Keywords: cardiac arrest; cardiopulmonary resuscitation; extracorporeal membrane oxygenation; mitochondria; pediatric.

Figure 1. Experimental methods.

CPR indicates cardiopulmonary resuscitation; ECMO, extracorporeal membrane oxygenation; EEG, electroencephalogram; HD‐CPR, hemodynamic‐directed CPR; MAP, mean arterial pressure; and SBP, systolic blood pressure.

Figure 2. Model development and study population.

CPR indicates cardiopulmonary resuscitation; ECMO, extracorporeal membrane oxygenation; and HD‐CPR, hemodynamic‐directed CPR.

Figure 3. Intra‐arrest physiology over 30 (n=5) or 60 (n=5) minutes of CPR.

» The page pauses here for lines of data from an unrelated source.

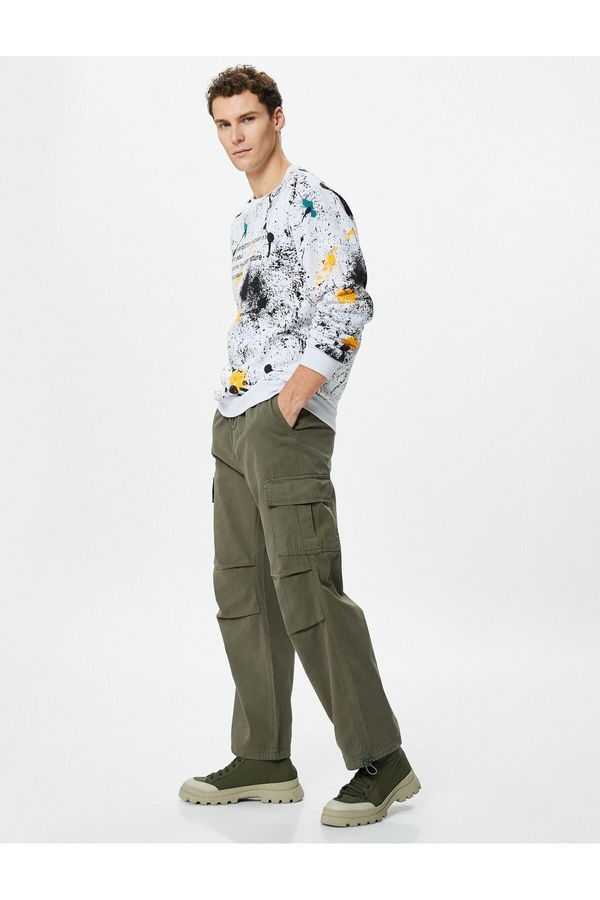 Koton Koton Parachute Trousers Loose Cut with Stopper Cargo Pocket Detail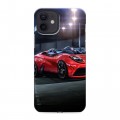 Дизайнерский силиконовый чехол для Iphone 12 Ferrari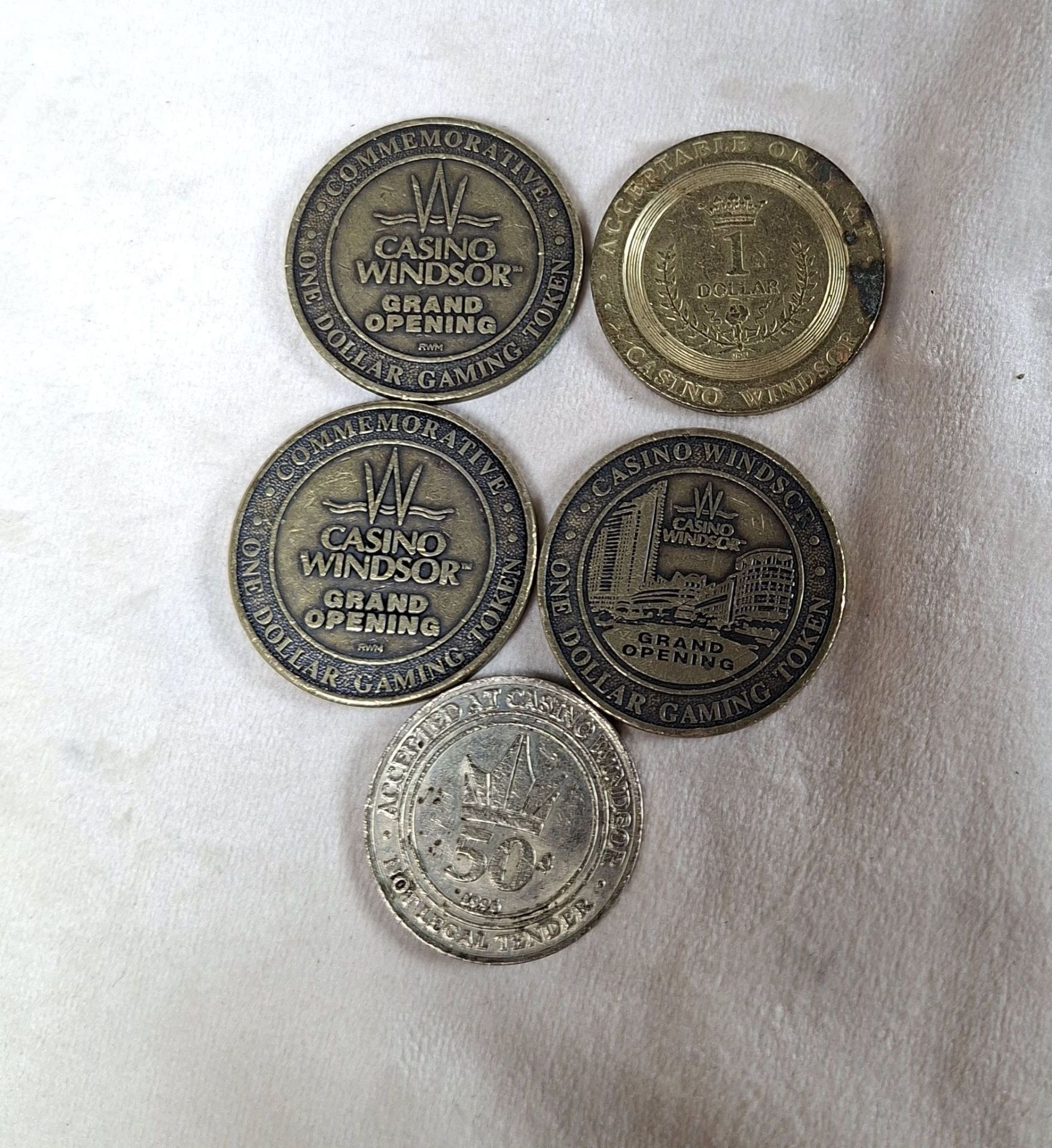 Casino Windsor Gaming Tokens and Commemorative Coins - image 1 of 5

Data shown are from a mixed effects model comparing predicted values for each group, 30‐minutes CPR and 60‐minutes CPR. Values are predicted difference (standard error) between 60‐minutes CPR versus 30‐minutes CPR. Time was coded differently for variables measured at different frequencies. CBF indicates cerebral blood flow; CoPP, coronary artery perfusion pressure; DBP, diastolic blood pressure; EtCO₂, end tidal carbon dioxide; ICP, intracranial pressure; L/P, lactate/pyruvate ratio; MD, cerebral microdialysis; PbtO₂, brain tissue oxygenation; and SBP, systolic blood pressure,

Figure 4. Mitochondrial respiration at 24 hours following cardiac arrest.

Wilcoxon rank‐sum test was used for nonnormally distributed data. Values are median (interquartile range). CI indicates complex I; CII, complex II; CPR30, treatment group that received CPR for 30 minutes; CPR60, treatment group that received CPR for 60 minutes; ICH, intracerebral hemorrhage; LEAK, state 4^o respiration without ATP production; OXPHOS, oxidative phosphorylating capacity; and RCR, respiratory control ratio.